Puerto Rico
Puerto Rico sits at a busy crossroads of Caribbean cable routes, served by five active submarine systems that tie the island to North America, Latin America and the broader Atlantic network.
Connectivity at a glance
- Cable systems
- 5active
- Landing points
- 0
- Resilience score
- 45
Cable systems serving Puerto Rico
| Cable | Status | Ready for service | Length | Design capacity |
|---|---|---|---|---|
| America Movil Submarine Cable System-1 (AMX-1) | active | RFS 2014 | — | — |
| ANTILLAS I | active | — | — | — |
| ARCOS-1 | active | — | — | — |
| GCN | active | — | — | — |
| TAINO CARIB | active | — | — | — |
Landing points
Landing point records for Puerto Rico are being compiled.
A Caribbean cable hub
Puerto Rico occupies a geographically advantageous position in the northeastern Caribbean, placing it within reach of cable routes running between North America, the Lesser and Greater Antilles, and South America. Five active submarine cable systems serve the island, a count that puts Puerto Rico among the better-connected territories in the region and provides a meaningful degree of path diversity for an island jurisdiction.

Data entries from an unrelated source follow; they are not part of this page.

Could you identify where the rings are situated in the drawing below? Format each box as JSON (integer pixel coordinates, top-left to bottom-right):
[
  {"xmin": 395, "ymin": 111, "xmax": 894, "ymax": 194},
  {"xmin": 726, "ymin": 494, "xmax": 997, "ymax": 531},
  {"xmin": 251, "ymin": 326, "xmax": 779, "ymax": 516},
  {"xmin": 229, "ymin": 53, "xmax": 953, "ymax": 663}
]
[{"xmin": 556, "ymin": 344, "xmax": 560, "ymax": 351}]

The Americas Movil Submarine Cable System-1 (AMX-1), which entered service in 2014, is the most clearly dated system in the portfolio. Operated under the AMX-1 banner, it forms part of a broader regional loop architecture that links multiple Caribbean and Latin American landing points, giving Puerto Rico access to capacity that extends well beyond its immediate neighbourhood.
The cable mix
Alongside AMX-1, Puerto Rico is served by ARCOS-1, ANTILLAS I, GCN and TAINO CARIB. Together, these systems represent a spread of cable vintages and ownership structures that is broadly characteristic of a territory that has attracted consistent commercial interest from carriers serving the Caribbean corridor. ARCOS-1 is a well-established regional ring system connecting numerous Caribbean islands and Central American coasts. ANTILLAS I and TAINO CARIB serve more localised inter-island connectivity within the archipelago, while GCN adds further capacity into the mix.
The presence of five distinct systems reduces the risk of a single cable fault causing widespread outage — a vulnerability that smaller Caribbean islands with one or two landings must manage more carefully. That said, the resilience picture depends heavily on where each cable actually makes landfall and how diverse the underlying routes are at the physical layer. Without documented landing point data for Puerto Rico in this register, precise route diversity cannot be fully assessed here; that information will be added as it is confirmed.
Geography and strategic position
Puerto Rico's location near the northern edge of the Caribbean Sea makes it a natural waypoint for cables moving between the United States mainland and destinations further south and east. This geography has historically attracted cable investment, and the island's role as a US territory reinforces the commercial logic of routing significant traffic through its infrastructure.
For a jurisdiction of its size, the five-cable portfolio signals genuine strategic importance within Caribbean connectivity — a position that geography and geopolitics have reinforced over successive generations of cable building.